KS Governor Says State Is Braced for Shutdown

TOPEKA, Kan. (AP) — Governor Sam Brownback says his administration has been preparing for the possibility of a federal government shutdown, taking steps to make sure services continue in Kansas. The Republican governor, a former member of the U.S. House and Senate, says Tuesday that the state had built up cash reserves to keep operations that depend on federal support running. Spokeswoman Eileen Hawley says agencies were encouraged to draw down any federal funds they could ahead of the shutdown to get them through a short-term interruption. The largest impact on state operations was with the Kansas adjutant general's department, where several hundred people who are federal full-time military staff will be idled. The adjutant general's department includes National Guard and emergency management functions for the state.


Man in Custody After Long Standoff in Winfield

WINFIELD, Kan. (AP) — A man is in custody and will have a mental evaluation after a standoff that lasted nearly eight hours in south-central Kansas. KAKE-TV reports that the standoff at a home in Winfield began around 8:30 am Tuesday. The man was upset with his family and fired several shots into the air, but had already gone back inside the home by the time police arrived. Officers from several police and sheriffs' departments responded, along with a Kansas Bureau of Investigation agent who lives in Winfield. The man surrendered peacefully around 4 pm. He's described as being in his 30s and possibly suffering from mental health issues, including post-traumatic stress disorder.


Kansas National Guard Hit by Federal Shutdown

TOPEKA, Kan. (AP) — Seven-hundred Kansas National Guard personnel are being sent home as the impact of the federal government shutdown takes hold. Major General Lee Tafanelli, adjutant general of the Kansas National Guard, says Tuesday that the furloughs affect about one-third of the Guard's federal employees. The soldiers perform a variety of administrative, maintenance and unit readiness functions. Many of the employees were furloughed during the summer because of related federal budget issues. Tafanelli says the government shutdown could also force the cancellation of weekend drills for National Guard units, a decision that will be made in next day. The general says ongoing budget problems are likely to have an impact on soldier and unit readiness that will take time to restore, depending on the length of the federal impasse.

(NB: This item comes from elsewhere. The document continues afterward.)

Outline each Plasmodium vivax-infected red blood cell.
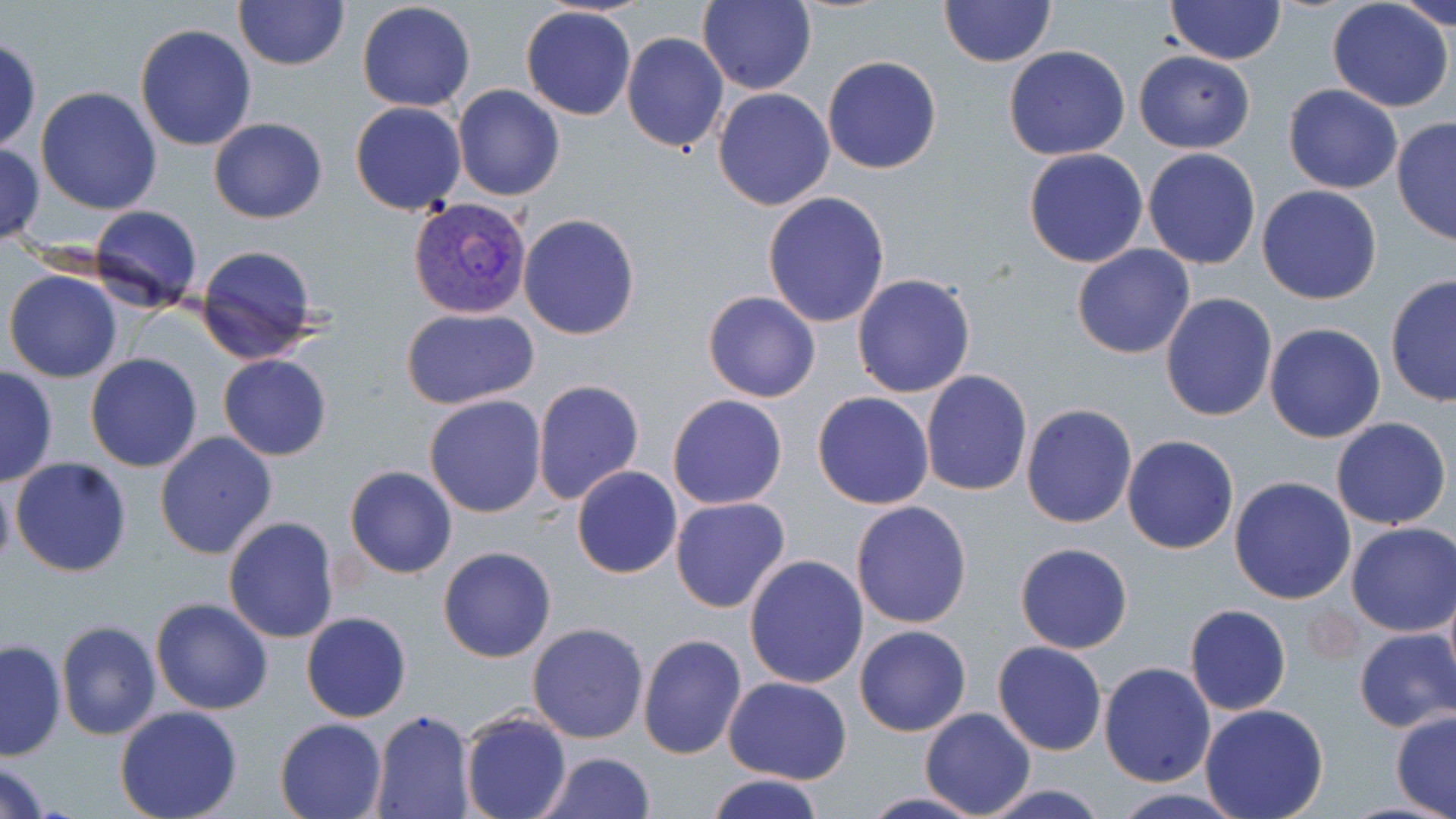
Approximate bounding boxes as (x1,y1)-(x2,y2) corner pairs in pixels.
Plasmodium vivax-infected red blood cells: (407,197)-(533,321).

Uninfected red blood cell locations: (233,0)-(347,70), (699,0)-(817,96), (1389,0)-(1456,31), (939,1)-(1056,68), (1166,1)-(1285,64), (356,2)-(477,113), (1327,2)-(1455,113), (520,5)-(635,120), (133,23)-(257,151), (621,31)-(730,152), (0,38)-(41,153), (1003,45)-(1131,161), (1133,50)-(1256,154), (822,56)-(942,174), (454,84)-(565,201), (1282,85)-(1404,195), (36,87)-(162,214), (712,88)-(835,211), (351,102)-(468,216), (208,118)-(327,222), (1392,119)-(1455,246), (0,144)-(45,247), (1023,147)-(1149,267), (1142,148)-(1261,270), (1256,185)-(1382,304), (762,191)-(890,328), (89,205)-(203,313), (517,213)-(639,340), (194,243)-(321,364), (1071,243)-(1196,359), (3,269)-(124,383), (851,273)-(976,399), (1385,273)-(1456,408), (703,291)-(820,403), (1160,293)-(1278,422), (401,307)-(539,410), (1264,322)-(1385,443), (85,353)-(203,472), (217,353)-(332,461), (0,366)-(58,486), (920,370)-(1033,496), (531,379)-(645,505), (812,391)-(935,510), (424,393)-(547,518), (667,393)-(788,510), (1021,404)-(1138,529), (1331,416)-(1452,530), (153,430)-(277,560), (1121,435)-(1238,555), (7,455)-(133,576), (345,465)-(457,578), (571,466)-(683,579), (0,471)-(16,578), (1229,476)-(1358,605), (669,496)-(791,613), (850,499)-(972,628), (223,516)-(341,644), (1345,522)-(1456,637), (1015,542)-(1134,654), (437,546)-(557,663), (744,554)-(870,690), (150,598)-(273,716), (1184,604)-(1291,716), (301,612)-(412,724), (56,619)-(161,741), (527,622)-(649,744), (853,624)-(972,737), (1354,629)-(1456,733), (636,633)-(747,759), (0,637)-(67,760), (993,640)-(1107,756), (1099,662)-(1217,787), (722,677)-(851,785), (1199,702)-(1329,819), (114,706)-(242,819), (919,707)-(1036,817), (1391,709)-(1456,817), (460,710)-(571,819), (369,712)-(477,819), (275,718)-(387,819), (535,750)-(654,819), (0,759)-(54,819), (701,774)-(828,819), (975,784)-(1112,818), (1105,789)-(1251,819), (856,791)-(990,819). Slide-level diagnosis: Plasmodium vivax. Image is 1456×819 pixels. Thin blood film. Light microscopy. Single field of view. 1000x magnification. May-Grünwald-Giemsa stain.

Federal Shutdown Hits Kansas Sites

TOPEKA, Kan. (AP) — Two photocopied pieces of paper taped to the front door of the Brown v. Board of Education National Historic Site are letting visitors in Topeka know the building is closed because of the federal government shutdown. Across Kansas, thousands of government employees were reporting to work Tuesday to prepare their offices for the shutdown, which officially began shortly before midnight. The lack of a resolution to the federal budget means thousands of employees at the Army's Fort Riley and Fort Leavenworth will be furloughed until a new spending bill is approved. Employees were being notified which positions would be impacted. The shutdown is also affecting the state's National Historic Sites, like the Brown building in Topeka, which honors the U.S. Supreme Court's landmark school desegregation ruling in 1954.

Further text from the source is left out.